What the task asks >> Every line in the listing below that holds the word "materia" should be returned.

Source data >>
※
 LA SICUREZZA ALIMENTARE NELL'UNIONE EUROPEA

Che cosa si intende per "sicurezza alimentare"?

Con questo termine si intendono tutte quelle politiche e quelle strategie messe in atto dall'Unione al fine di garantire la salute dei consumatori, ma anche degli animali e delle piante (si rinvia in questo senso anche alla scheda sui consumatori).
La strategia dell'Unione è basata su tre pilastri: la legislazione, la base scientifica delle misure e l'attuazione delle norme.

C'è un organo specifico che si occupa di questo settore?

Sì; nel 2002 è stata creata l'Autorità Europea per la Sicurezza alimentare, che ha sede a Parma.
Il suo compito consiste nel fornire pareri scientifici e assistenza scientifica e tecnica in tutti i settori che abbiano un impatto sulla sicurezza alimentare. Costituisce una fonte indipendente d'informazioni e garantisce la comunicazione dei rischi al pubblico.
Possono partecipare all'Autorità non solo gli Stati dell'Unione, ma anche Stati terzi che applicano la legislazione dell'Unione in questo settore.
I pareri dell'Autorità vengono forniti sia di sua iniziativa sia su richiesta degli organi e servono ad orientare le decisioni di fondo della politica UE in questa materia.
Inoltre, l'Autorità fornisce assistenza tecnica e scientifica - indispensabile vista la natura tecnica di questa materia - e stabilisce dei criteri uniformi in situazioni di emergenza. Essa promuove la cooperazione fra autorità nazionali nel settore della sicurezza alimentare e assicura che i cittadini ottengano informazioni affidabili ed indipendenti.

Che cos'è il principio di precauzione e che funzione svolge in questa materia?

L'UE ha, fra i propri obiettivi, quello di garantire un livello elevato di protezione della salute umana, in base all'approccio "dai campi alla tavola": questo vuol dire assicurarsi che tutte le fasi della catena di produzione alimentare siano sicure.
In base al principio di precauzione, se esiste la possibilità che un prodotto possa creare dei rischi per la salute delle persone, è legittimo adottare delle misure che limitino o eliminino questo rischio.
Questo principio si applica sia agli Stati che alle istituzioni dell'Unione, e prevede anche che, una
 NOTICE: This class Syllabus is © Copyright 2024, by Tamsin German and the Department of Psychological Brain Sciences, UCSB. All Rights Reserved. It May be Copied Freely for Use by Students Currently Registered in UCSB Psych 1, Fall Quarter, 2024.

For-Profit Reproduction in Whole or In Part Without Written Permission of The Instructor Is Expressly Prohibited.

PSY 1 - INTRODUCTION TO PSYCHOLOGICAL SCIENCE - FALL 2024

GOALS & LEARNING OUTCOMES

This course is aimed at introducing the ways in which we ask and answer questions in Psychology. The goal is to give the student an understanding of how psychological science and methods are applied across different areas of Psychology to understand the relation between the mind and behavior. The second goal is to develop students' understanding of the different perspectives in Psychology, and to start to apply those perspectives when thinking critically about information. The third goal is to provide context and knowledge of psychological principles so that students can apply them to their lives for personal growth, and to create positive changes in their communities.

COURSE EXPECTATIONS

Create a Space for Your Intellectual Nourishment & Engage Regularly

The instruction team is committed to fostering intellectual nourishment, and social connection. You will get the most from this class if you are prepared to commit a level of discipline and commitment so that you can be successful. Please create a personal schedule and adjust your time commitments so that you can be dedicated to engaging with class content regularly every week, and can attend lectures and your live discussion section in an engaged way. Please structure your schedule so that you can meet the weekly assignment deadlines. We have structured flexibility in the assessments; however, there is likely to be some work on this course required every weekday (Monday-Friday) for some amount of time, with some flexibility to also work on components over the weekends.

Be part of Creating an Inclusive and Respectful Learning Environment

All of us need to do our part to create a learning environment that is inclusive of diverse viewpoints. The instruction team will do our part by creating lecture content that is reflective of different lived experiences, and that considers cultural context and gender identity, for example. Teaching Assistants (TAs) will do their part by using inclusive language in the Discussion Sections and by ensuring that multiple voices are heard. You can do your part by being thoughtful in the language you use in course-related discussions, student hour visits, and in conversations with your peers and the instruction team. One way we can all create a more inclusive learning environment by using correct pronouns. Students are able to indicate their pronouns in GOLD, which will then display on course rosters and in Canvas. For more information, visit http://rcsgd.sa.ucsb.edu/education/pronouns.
※
Result of the exercise >>
I pareri dell'Autorità vengono forniti sia di sua iniziativa sia su richiesta degli organi e servono ad orientare le decisioni di fondo della politica UE in questa materia.
Inoltre, l'Autorità fornisce assistenza tecnica e scientifica - indispensabile vista la natura tecnica di questa materia - e stabilisce dei criteri uniformi in situazioni di emergenza. Essa promuove la cooperazione fra autorità nazionali nel settore della sicurezza alimentare e assicura che i cittadini ottengano informazioni affidabili ed indipendenti.
Che cos'è il principio di precauzione e che funzione svolge in questa materia?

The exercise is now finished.